Directions for this task:
Output each entry verbatim and exclude every picture from it.

Data to examine:

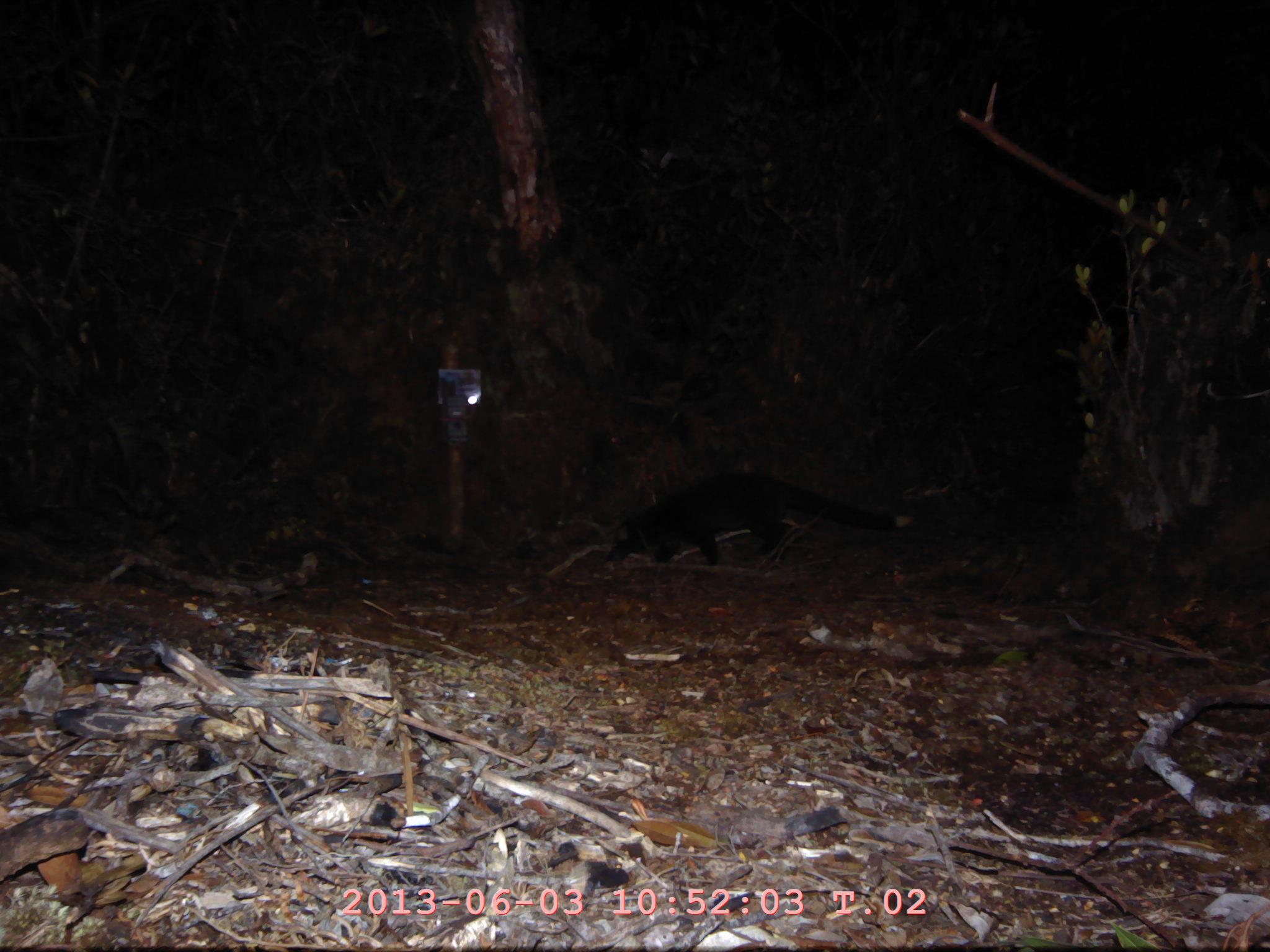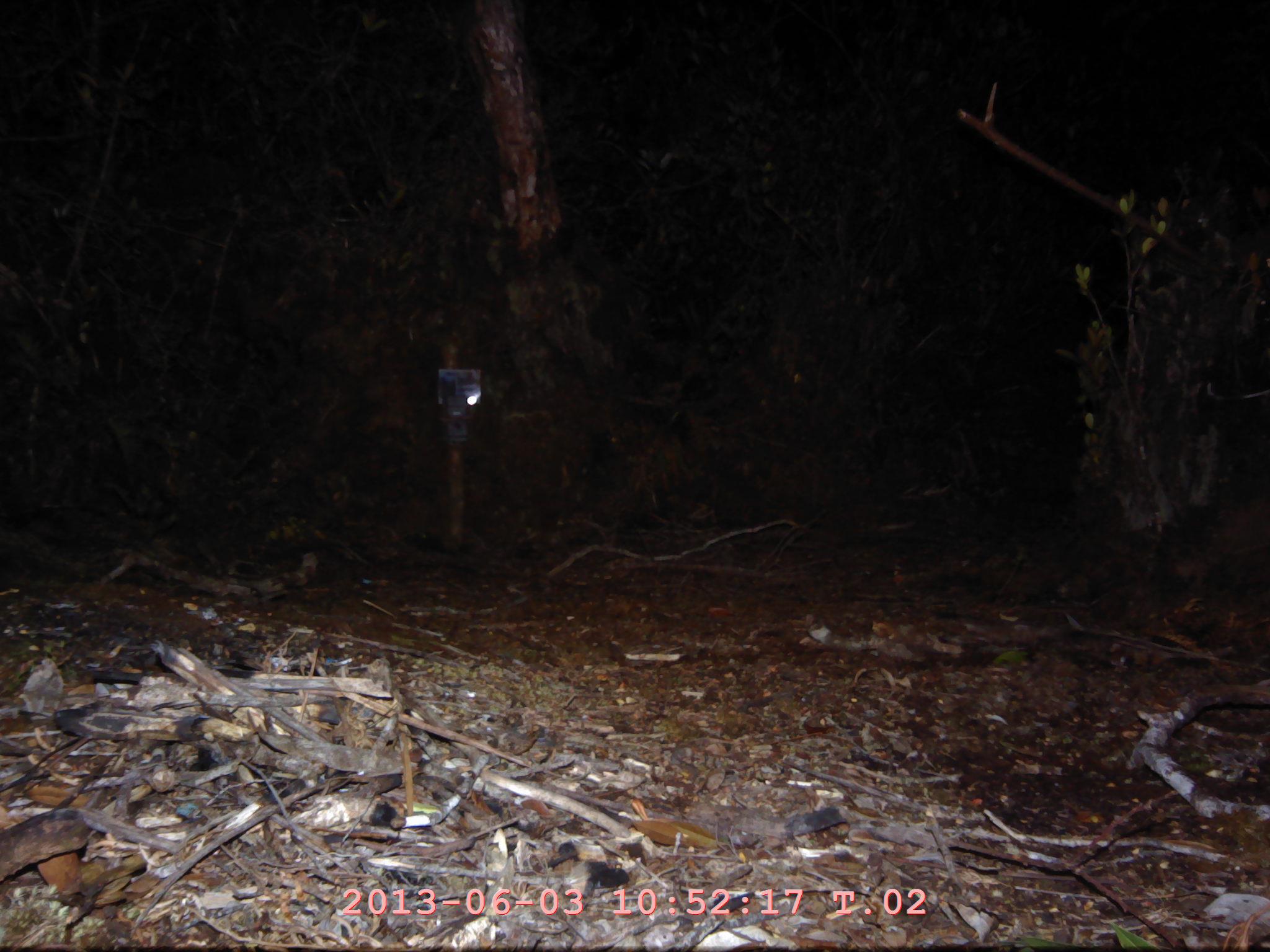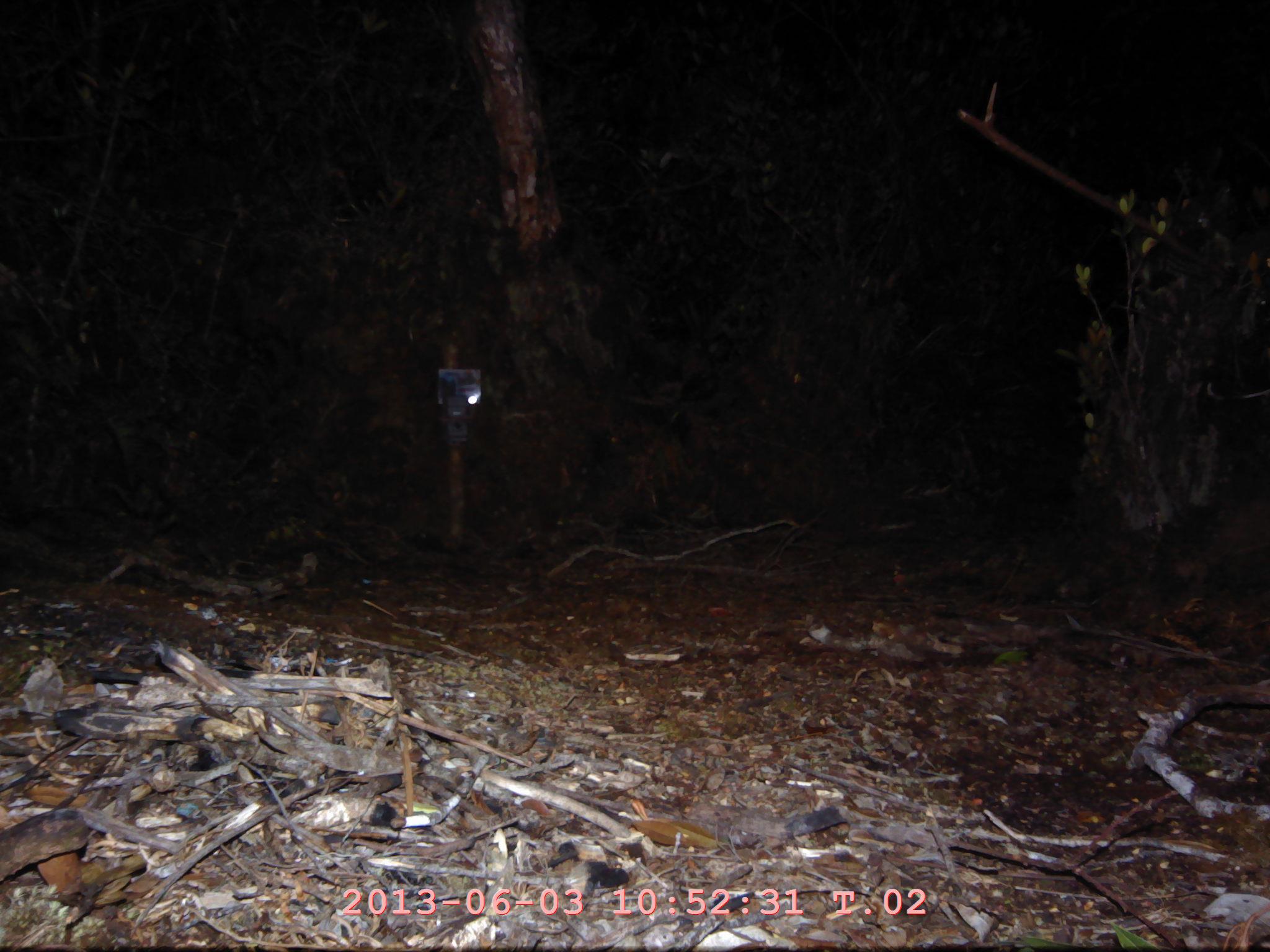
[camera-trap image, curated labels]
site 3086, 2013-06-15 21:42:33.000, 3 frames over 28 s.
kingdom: Animalia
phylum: Chordata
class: Mammalia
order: Carnivora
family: Viverridae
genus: Paguma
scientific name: Paguma larvata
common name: masked palm civet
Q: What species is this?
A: Paguma larvata (masked palm civet).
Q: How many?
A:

Answer section:
[camera-trap image, curated labels]
site 3086, 2013-06-15 21:42:33.000, 3 frames over 28 s.
kingdom: Animalia
phylum: Chordata
class: Mammalia
order: Carnivora
family: Viverridae
genus: Paguma
scientific name: Paguma larvata
common name: masked palm civet
Q: What species is this?
A: Paguma larvata (masked palm civet).
Q: How many?
A:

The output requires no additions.